= Stated task =
Render this sentence from the source excerpt on the euro and Europe's finances in Spanish: "The euro fell to an 18-month low Friday amid growing concerns about Europe's finances."

= Source excerpt =

Leo Kolivakis's picture




 


Raghuram
Rajan, professor of finance at the University of Chicago, and former
chief economist at the International Monetary Fund was interviewed on
Yahoo Tech Ticker peddling a message for Washington, Stop
Targeting "Greedy Bankers" and Focus on Growth
:

The
euro
fell
to an 18-month low Friday amid growing concerns about
Europe's finances. Less than a week after the EU and IMF announced a
whopping $1 trillion bailout package for Europe's so-called PIIGS, a
growing number of high-profile voices, including Paul
Volcker
and Jimmy Rogers, are raising doubts about the euro's
future.

 

A natural question: Is U.S. the next Greece -- as former
guest Peter
Schiff
has stated, and economist James
Galbraith
has disputed?

= Data excerpt =
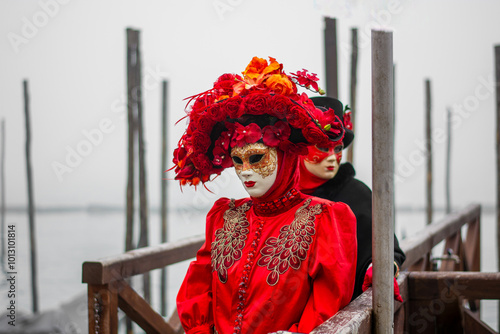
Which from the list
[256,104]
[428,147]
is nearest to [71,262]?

= Exercise solution =
El euro cayó el viernes a su nivel más bajo en 18 meses en medio de la creciente preocupación por las finanzas de Europa.